— Activity —
Only some lines are wanted. Transcribe, exactly, the lines below from the line with "Q: Fraction of annotators marking 'resting'?" up to and including the line with "common name: mule deer".

— Raw data —
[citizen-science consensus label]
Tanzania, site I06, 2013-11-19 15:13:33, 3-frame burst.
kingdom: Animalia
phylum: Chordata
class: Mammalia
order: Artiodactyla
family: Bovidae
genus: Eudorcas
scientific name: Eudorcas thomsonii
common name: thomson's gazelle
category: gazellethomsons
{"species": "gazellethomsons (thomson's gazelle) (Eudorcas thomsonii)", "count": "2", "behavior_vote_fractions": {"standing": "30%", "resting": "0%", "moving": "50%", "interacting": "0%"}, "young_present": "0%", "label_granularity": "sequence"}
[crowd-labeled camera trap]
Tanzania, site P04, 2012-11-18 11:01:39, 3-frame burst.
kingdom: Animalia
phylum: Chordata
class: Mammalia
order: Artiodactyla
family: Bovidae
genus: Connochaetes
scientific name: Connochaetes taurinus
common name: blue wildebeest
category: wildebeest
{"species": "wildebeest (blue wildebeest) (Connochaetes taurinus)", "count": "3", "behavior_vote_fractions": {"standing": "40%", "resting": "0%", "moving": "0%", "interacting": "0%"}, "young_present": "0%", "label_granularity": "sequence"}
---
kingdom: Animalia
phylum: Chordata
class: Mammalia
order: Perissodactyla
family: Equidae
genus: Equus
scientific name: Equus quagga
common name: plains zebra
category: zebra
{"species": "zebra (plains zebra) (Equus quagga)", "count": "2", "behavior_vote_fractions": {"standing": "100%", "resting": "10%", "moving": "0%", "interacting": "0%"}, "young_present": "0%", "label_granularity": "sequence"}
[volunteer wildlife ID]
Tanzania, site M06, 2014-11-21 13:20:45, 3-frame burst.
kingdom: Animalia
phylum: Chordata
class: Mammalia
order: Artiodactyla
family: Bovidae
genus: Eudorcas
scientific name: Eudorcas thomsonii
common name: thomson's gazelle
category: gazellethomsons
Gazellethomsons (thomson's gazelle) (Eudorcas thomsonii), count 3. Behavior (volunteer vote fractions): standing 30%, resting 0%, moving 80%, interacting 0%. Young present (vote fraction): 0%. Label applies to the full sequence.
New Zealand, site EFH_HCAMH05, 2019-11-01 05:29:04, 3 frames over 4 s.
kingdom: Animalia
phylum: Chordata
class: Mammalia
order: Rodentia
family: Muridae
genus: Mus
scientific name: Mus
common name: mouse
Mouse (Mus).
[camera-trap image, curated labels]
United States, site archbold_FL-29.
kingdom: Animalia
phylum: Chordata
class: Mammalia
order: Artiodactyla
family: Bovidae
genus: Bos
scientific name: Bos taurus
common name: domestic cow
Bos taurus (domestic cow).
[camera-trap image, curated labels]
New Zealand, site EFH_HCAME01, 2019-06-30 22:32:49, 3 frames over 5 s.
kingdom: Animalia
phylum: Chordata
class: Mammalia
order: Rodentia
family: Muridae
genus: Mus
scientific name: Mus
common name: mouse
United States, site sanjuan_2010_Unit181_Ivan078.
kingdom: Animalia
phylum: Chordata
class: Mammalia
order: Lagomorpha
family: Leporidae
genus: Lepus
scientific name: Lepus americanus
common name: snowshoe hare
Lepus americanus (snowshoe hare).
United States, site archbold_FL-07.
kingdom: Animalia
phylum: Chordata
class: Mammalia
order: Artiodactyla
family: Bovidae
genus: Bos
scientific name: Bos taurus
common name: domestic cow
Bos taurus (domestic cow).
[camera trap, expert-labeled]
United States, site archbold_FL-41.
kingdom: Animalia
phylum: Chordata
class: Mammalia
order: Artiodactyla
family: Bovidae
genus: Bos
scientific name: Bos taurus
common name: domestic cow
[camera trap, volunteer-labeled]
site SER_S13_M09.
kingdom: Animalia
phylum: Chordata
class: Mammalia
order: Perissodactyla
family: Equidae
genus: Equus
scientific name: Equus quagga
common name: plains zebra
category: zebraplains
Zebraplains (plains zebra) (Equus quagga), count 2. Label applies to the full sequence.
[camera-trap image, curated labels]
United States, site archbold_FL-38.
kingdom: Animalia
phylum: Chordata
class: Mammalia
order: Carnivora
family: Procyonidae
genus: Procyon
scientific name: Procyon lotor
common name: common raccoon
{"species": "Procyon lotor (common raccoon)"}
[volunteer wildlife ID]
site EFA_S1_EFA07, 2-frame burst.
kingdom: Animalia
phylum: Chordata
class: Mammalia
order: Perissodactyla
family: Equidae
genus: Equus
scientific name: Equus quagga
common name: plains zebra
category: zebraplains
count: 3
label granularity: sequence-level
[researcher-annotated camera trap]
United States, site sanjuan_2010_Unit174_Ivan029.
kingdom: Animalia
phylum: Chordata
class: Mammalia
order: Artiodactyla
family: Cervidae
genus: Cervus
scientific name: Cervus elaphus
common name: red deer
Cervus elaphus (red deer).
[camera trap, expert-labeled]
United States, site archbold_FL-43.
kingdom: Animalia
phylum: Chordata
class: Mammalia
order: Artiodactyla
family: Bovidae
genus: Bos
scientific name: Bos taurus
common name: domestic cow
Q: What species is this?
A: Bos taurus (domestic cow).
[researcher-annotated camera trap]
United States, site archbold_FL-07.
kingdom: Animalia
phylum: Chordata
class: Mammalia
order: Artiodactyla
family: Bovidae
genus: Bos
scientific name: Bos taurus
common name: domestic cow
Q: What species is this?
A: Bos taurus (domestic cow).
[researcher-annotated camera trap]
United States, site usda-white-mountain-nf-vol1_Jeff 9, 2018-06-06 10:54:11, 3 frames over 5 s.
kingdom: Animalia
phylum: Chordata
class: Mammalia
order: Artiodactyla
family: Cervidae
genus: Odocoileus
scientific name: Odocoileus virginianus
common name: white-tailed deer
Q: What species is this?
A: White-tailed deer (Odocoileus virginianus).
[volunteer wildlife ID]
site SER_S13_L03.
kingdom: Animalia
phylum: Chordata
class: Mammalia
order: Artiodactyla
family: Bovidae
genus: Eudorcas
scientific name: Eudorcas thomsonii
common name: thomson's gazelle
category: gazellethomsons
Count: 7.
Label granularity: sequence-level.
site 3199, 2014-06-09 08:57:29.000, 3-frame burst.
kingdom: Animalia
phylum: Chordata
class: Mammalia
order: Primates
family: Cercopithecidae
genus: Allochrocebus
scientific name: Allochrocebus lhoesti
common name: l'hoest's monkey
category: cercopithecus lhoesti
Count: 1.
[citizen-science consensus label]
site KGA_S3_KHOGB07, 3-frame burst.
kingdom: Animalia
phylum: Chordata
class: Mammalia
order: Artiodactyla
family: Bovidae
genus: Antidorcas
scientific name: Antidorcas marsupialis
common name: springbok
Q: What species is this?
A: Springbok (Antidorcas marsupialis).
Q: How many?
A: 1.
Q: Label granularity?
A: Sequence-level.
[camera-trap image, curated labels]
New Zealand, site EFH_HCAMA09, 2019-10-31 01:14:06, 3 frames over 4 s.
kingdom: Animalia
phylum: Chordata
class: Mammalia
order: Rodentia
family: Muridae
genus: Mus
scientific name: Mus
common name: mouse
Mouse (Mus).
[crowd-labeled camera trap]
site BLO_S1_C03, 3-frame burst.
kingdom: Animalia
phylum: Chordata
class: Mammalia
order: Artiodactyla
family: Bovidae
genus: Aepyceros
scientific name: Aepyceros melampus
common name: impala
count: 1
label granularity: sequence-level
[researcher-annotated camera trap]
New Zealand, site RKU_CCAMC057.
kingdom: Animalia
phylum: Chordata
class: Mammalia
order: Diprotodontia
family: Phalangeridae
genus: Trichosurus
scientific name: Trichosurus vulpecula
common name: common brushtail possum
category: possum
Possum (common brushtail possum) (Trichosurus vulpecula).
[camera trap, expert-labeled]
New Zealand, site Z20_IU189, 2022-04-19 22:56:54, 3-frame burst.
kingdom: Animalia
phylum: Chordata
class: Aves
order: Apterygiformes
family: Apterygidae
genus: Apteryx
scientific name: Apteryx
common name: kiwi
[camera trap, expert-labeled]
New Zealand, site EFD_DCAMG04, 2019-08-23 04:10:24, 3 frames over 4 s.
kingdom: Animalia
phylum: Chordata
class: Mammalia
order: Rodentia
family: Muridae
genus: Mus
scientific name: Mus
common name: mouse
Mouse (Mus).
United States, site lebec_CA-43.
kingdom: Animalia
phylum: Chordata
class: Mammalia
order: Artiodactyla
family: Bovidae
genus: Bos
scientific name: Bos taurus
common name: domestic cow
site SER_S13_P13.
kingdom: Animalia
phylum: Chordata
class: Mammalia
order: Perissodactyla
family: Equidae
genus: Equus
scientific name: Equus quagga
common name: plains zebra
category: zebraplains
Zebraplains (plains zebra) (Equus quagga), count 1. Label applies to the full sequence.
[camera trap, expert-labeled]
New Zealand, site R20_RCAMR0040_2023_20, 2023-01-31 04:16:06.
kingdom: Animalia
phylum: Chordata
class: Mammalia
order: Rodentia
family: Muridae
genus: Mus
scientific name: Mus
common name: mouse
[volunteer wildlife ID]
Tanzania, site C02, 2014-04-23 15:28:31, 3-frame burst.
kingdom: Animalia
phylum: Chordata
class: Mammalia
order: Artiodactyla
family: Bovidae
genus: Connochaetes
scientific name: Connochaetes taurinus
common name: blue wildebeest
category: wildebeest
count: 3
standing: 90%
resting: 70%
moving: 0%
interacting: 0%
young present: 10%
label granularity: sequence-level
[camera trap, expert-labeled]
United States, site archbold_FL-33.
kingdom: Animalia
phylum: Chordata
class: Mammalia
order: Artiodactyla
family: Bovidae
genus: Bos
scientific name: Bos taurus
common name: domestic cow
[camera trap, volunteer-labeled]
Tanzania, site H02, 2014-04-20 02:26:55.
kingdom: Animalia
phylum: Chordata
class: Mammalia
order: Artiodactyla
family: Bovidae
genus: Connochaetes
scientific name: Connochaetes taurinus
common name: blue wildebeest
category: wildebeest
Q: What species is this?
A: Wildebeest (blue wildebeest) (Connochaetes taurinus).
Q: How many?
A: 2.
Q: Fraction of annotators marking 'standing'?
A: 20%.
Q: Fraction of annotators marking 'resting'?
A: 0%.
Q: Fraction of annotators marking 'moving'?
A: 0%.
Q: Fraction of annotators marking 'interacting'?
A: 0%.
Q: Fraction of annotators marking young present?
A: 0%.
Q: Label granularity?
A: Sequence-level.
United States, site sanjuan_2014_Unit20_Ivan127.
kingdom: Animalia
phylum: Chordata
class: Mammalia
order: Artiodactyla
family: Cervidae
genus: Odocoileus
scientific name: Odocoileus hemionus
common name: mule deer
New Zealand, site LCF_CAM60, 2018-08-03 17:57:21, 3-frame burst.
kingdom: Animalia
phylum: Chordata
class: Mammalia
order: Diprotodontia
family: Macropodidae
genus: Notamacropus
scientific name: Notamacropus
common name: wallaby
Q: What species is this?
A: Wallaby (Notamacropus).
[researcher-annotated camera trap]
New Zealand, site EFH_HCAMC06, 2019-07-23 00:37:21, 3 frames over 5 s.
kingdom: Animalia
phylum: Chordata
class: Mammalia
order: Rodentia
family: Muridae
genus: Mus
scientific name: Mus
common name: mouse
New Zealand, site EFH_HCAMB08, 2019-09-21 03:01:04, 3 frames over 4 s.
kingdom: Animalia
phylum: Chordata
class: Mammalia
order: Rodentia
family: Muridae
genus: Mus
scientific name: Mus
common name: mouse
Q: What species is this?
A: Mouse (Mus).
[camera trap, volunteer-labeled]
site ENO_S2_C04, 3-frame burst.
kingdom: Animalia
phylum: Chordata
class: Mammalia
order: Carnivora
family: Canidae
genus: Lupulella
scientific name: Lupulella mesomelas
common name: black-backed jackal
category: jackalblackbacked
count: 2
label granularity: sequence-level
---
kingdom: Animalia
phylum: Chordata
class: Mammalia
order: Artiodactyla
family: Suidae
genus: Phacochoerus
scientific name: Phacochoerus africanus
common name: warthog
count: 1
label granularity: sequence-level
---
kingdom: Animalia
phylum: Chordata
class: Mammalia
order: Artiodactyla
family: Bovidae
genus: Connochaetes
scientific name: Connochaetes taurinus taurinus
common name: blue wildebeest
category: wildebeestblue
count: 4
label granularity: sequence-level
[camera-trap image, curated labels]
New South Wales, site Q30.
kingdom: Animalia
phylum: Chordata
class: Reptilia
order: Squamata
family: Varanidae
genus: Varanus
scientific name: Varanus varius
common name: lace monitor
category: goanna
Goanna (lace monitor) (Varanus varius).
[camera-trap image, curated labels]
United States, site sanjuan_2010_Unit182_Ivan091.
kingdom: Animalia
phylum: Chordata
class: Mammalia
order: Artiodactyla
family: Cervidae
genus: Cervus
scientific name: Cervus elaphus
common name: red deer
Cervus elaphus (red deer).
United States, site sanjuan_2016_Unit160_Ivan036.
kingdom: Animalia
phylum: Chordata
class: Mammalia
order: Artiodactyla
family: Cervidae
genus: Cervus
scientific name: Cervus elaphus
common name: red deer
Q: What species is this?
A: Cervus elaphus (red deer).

— Answer box —
Q: Fraction of annotators marking 'resting'?
A: 0%.
Q: Fraction of annotators marking 'moving'?
A: 0%.
Q: Fraction of annotators marking 'interacting'?
A: 0%.
Q: Fraction of annotators marking young present?
A: 0%.
Q: Label granularity?
A: Sequence-level.
United States, site sanjuan_2014_Unit20_Ivan127.
kingdom: Animalia
phylum: Chordata
class: Mammalia
order: Artiodactyla
family: Cervidae
genus: Odocoileus
scientific name: Odocoileus hemionus
common name: mule deer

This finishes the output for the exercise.